[Document segment]
PART II.          INFORMATION REQUIRED IN THE REGISTRATION STATEMENT

Item 3.           INCORPORATION OF DOCUMENTS BY REFERENCE.

         The Registrant is subject to the informational and reporting
requirements of Sections 13(a), 14 and 15(d) of the Securities Exchange Act of
1934, as amended (the "Exchange Act"), and in accordance therewith files
reports, proxy statements and other information with the Securities and Exchange
Commission (the "Commission"). The following documents, which are filed with the
Commission, are incorporated in this Registration Statement by reference:

                  (a)      The Registrant's latest annual report filed pursuant
                           to Section 13(a) or 15(d) of the Exchange Act or the
                           latest prospectus filed pursuant to Rule 424(b) under
                           the Securities Act that contains audited financial
                           statements for the latest fiscal year for which such
                           statements have been filed.

                  (b)      All other reports filed pursuant to Section 13(a) or
                           15(d) of the Exchange Act since the end of the fiscal
                           year covered by the document referred to in (a)
                           above.

                  (c)      The description of the Registrant's Common Stock, par
                           value $.01 per share (the "Common Stock"), contained
                           in a registration statement filed under the Exchange
                           Act including any amendment or report filed for the
                           purpose of updating such description.
[/Document segment]
[Directive 1]
From the registration statement excerpt, quote the passage starting at "The Registrant is" and ending at "have been filed.".
[Material for this task]
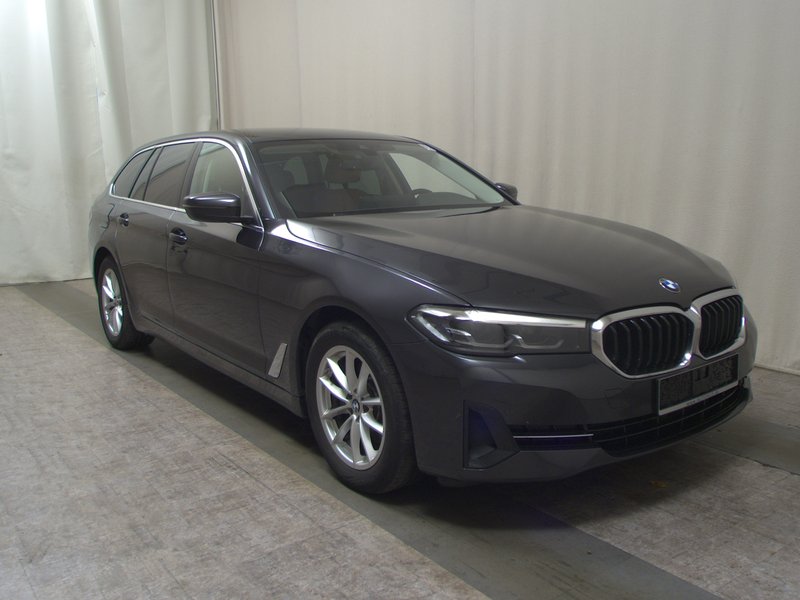 BMW 520d Touring automatik • AHK • Full LED — 3
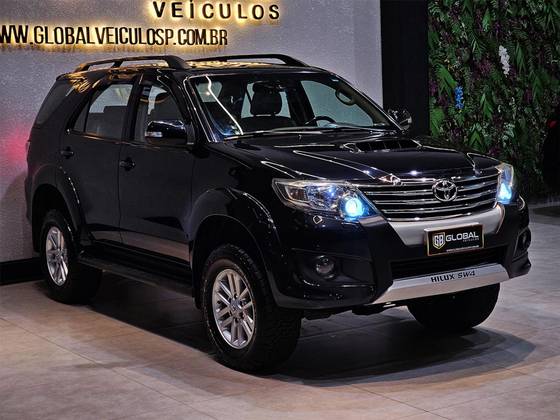 TOYOTA HILUX SW4 3.0 SRV 4X4 7 LUGARES 16V TURBO INTERCOOLER DIESEL 4P AUTOMÁTICO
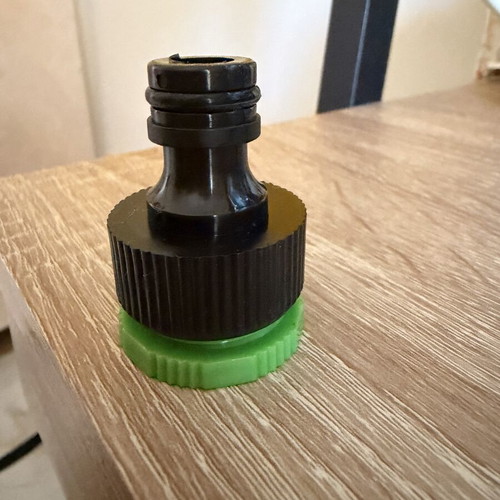 Hose connector like new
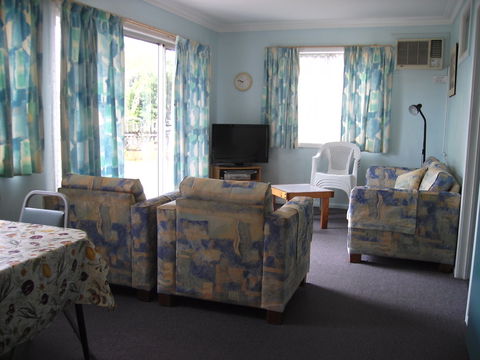 Lisianna Holiday Apartments - Hervey Bay Accommodation 1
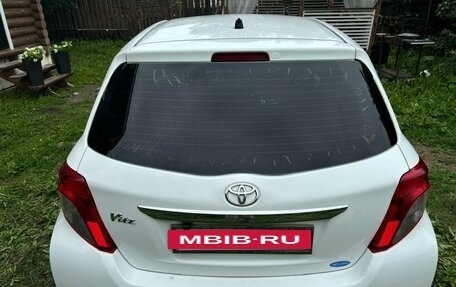 Toyota Vitz, 2013 год, 875 000 рублей, 11 фотография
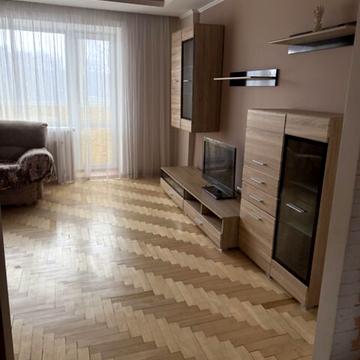 Чубинського вул., 4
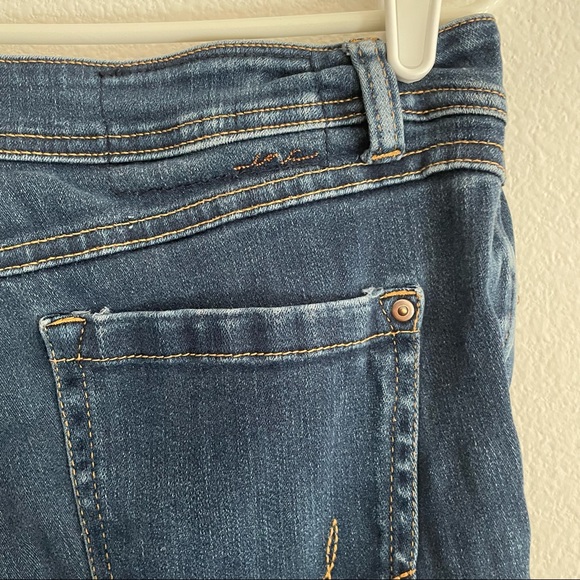 Denim Skinny Leg Regular Fit Short Mom Blue Jeans Petite - Picture 4 of 4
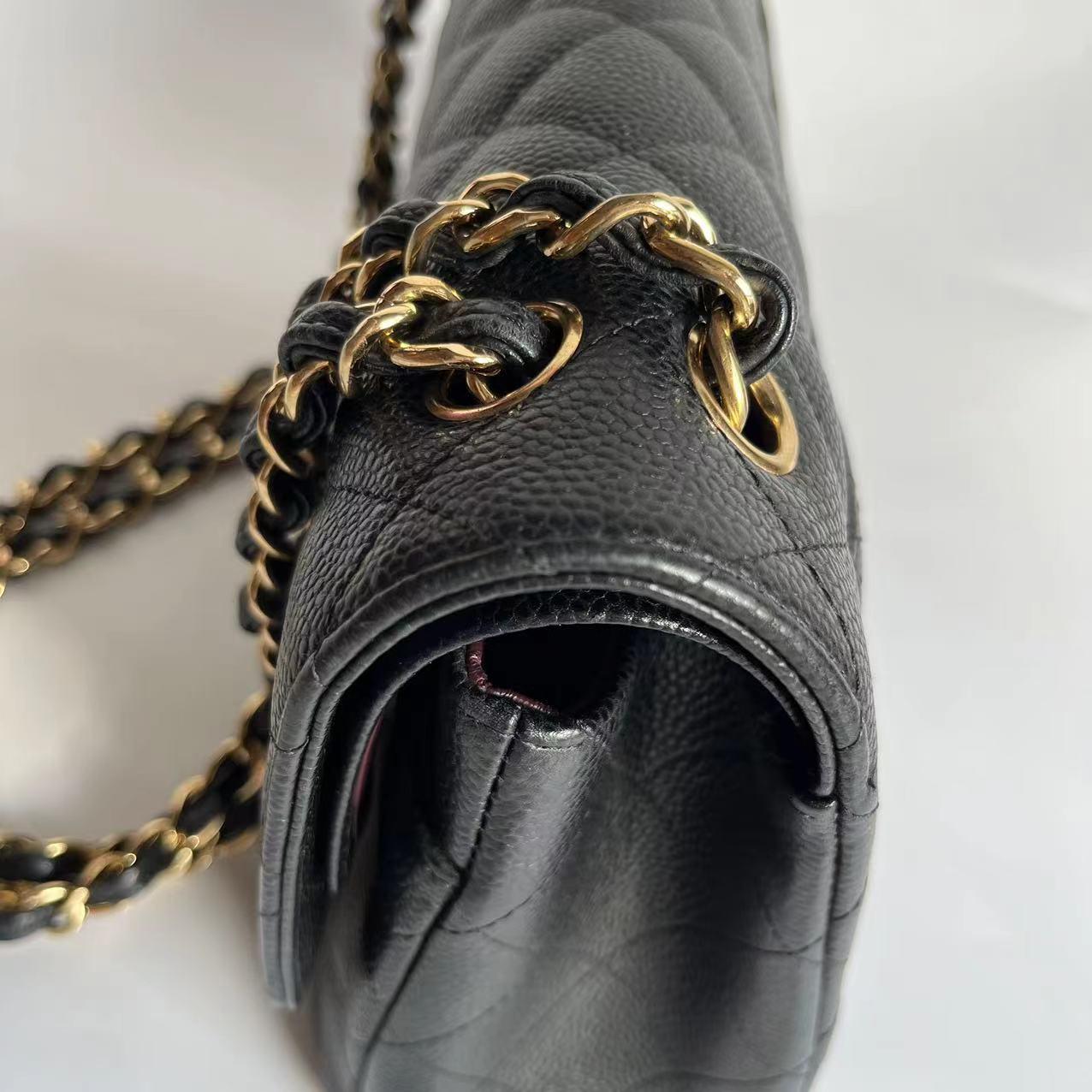 Chanel Classic Flap Jumbo Schwarzes Kaviar-Leder Doppelte Klappe Goldene Hardware 2011-12 im Angebot 8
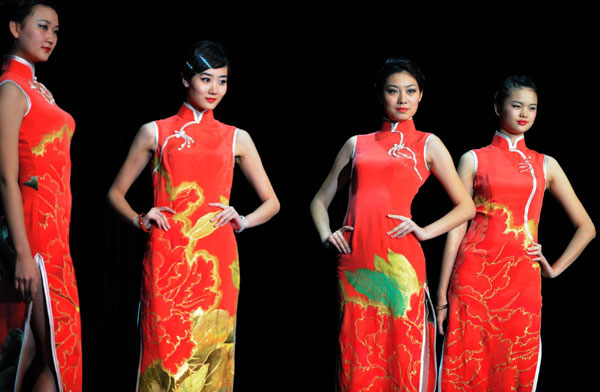 China's cheongsam shines on Expo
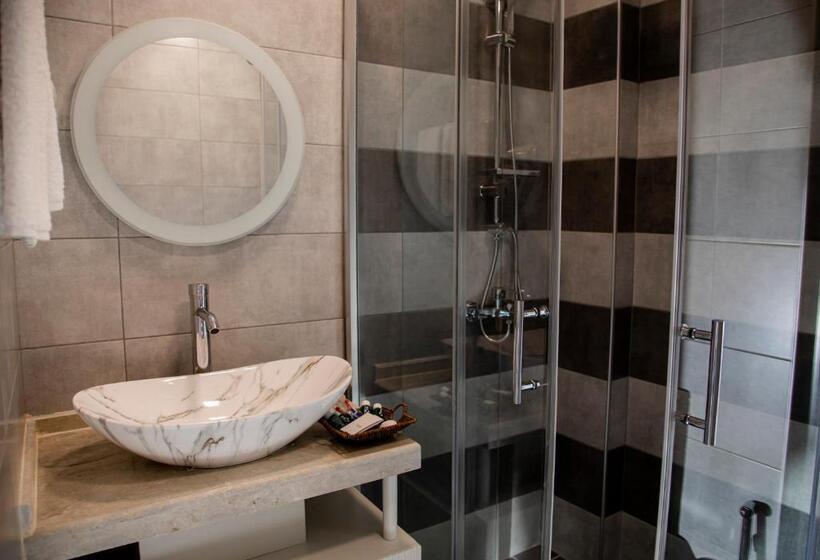 اتاق استاندارد سه نفره, Essam Deluxe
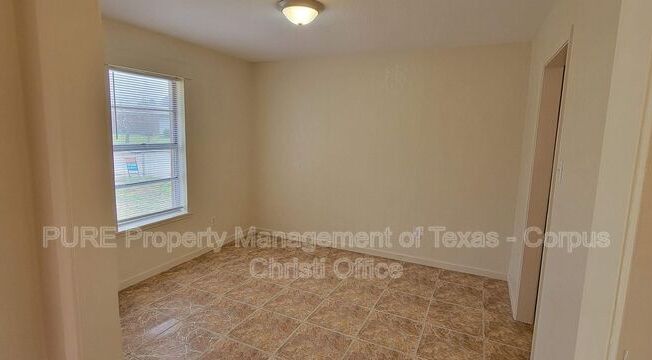 2255 LOMBARDY DR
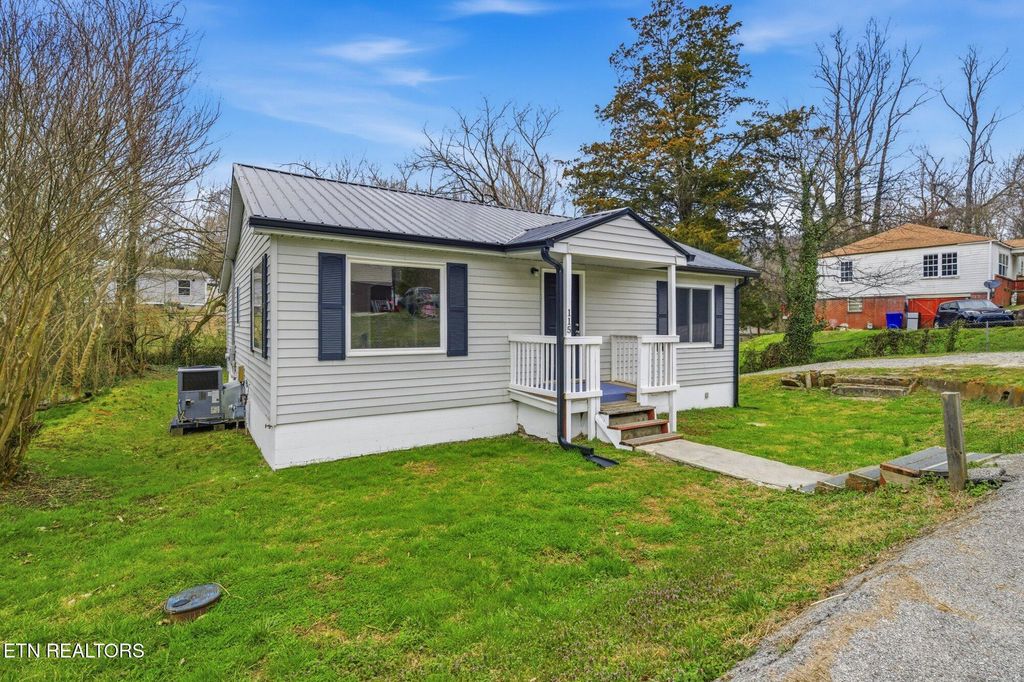 Photo of 115 Cedar Circle, Harriman, TN 37748 (MLS # 1331569)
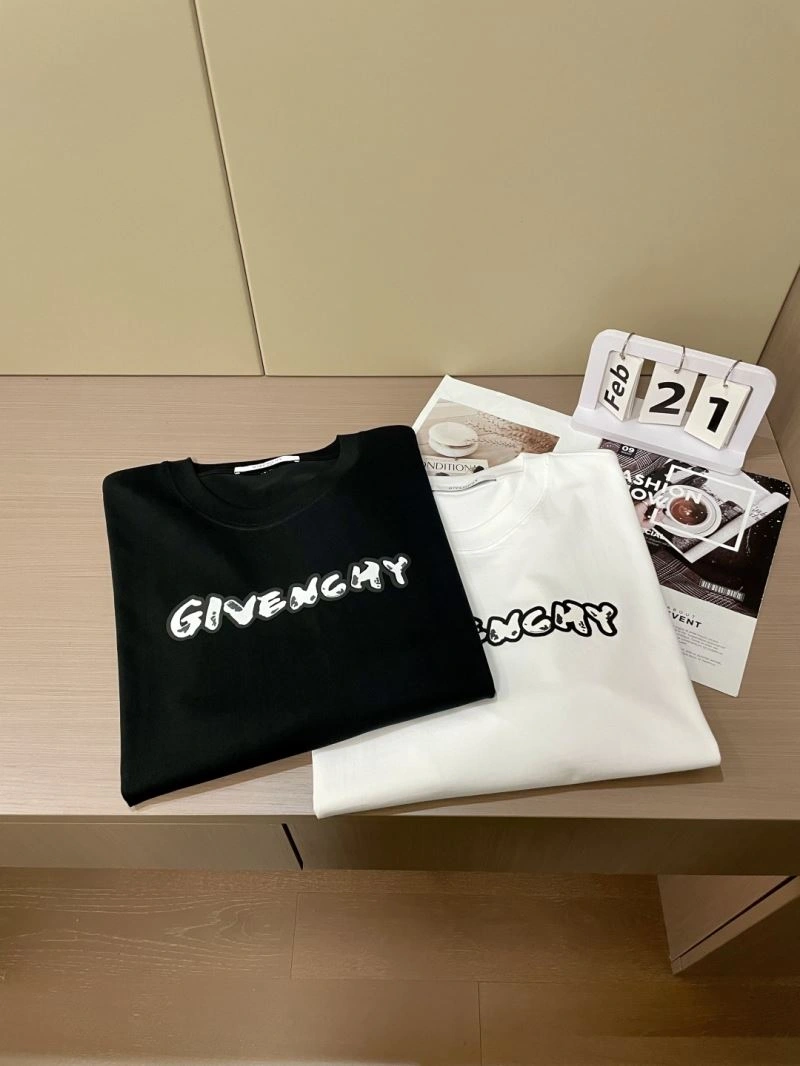 Givenchy T-Shirts Durable 123787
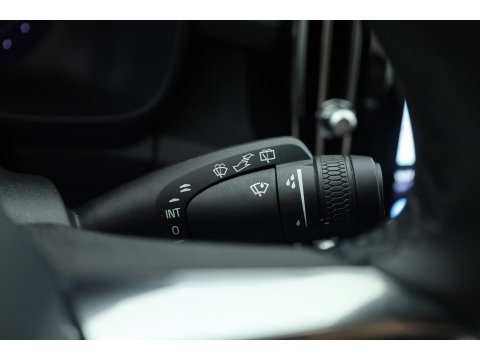 Volvo XC40 Single Motor Plus 70 kWh | Prijs Rijklaar | Adap. Cruise | Dodehoek (Blis) |Stoel + stuurverwarming | Warmtepomp | Google |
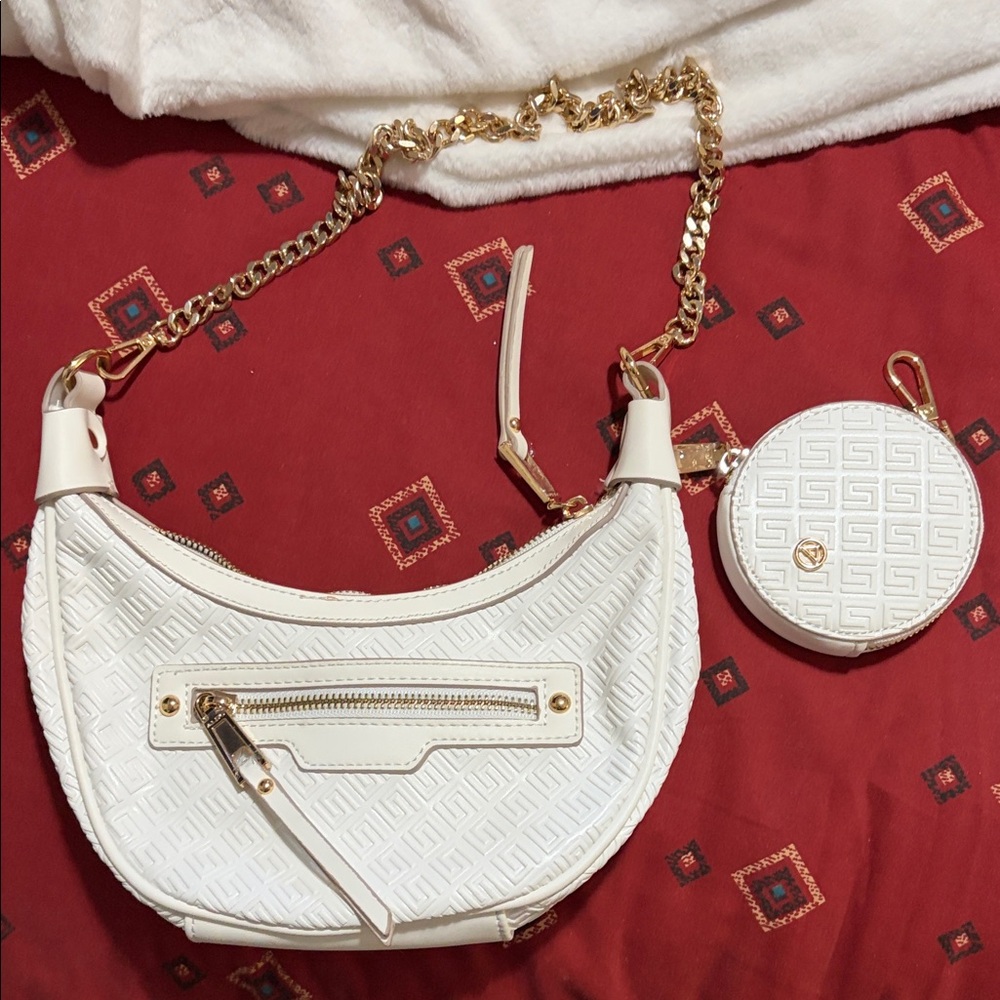 Aldo White Shoulder Bag with Gold Chain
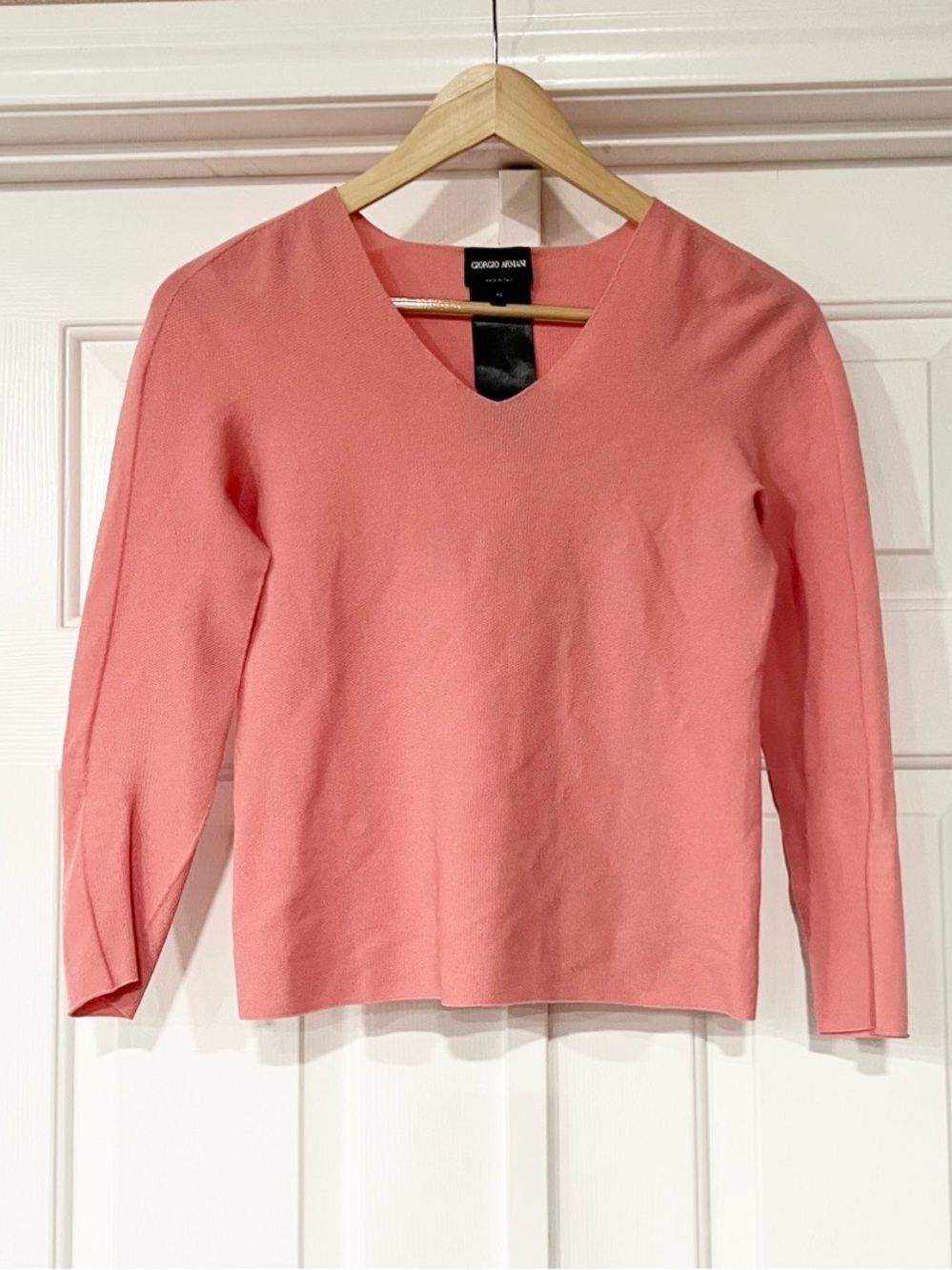 Giorgio Armani | Knit V-Neck Long Sleeve Minimalist Lightweight Top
[/Material for this task]
[Directive 2]
Print the records starting at the first one and ending at the line that contains "2255 LOMBARDY DR", with both ends included. Leave the pictures out.

[Task solution 1]
The Registrant is subject to the informational and reporting
requirements of Sections 13(a), 14 and 15(d) of the Securities Exchange Act of
1934, as amended (the "Exchange Act"), and in accordance therewith files
reports, proxy statements and other information with the Securities and Exchange
Commission (the "Commission"). The following documents, which are filed with the
Commission, are incorporated in this Registration Statement by reference:

                  (a)      The Registrant's latest annual report filed pursuant
                           to Section 13(a) or 15(d) of the Exchange Act or the
                           latest prospectus filed pursuant to Rule 424(b) under
                           the Securities Act that contains audited financial
                           statements for the latest fiscal year for which such
                           statements have been filed.

[Task solution 2]
 BMW 520d Touring automatik • AHK • Full LED — 3
 TOYOTA HILUX SW4 3.0 SRV 4X4 7 LUGARES 16V TURBO INTERCOOLER DIESEL 4P AUTOMÁTICO
 Hose connector like new
 Lisianna Holiday Apartments - Hervey Bay Accommodation 1
 Toyota Vitz, 2013 год, 875 000 рублей, 11 фотография
 Чубинського вул., 4
 Denim Skinny Leg Regular Fit Short Mom Blue Jeans Petite - Picture 4 of 4
 Chanel Classic Flap Jumbo Schwarzes Kaviar-Leder Doppelte Klappe Goldene Hardware 2011-12 im Angebot 8
 China's cheongsam shines on Expo
 اتاق استاندارد سه نفره, Essam Deluxe
 2255 LOMBARDY DR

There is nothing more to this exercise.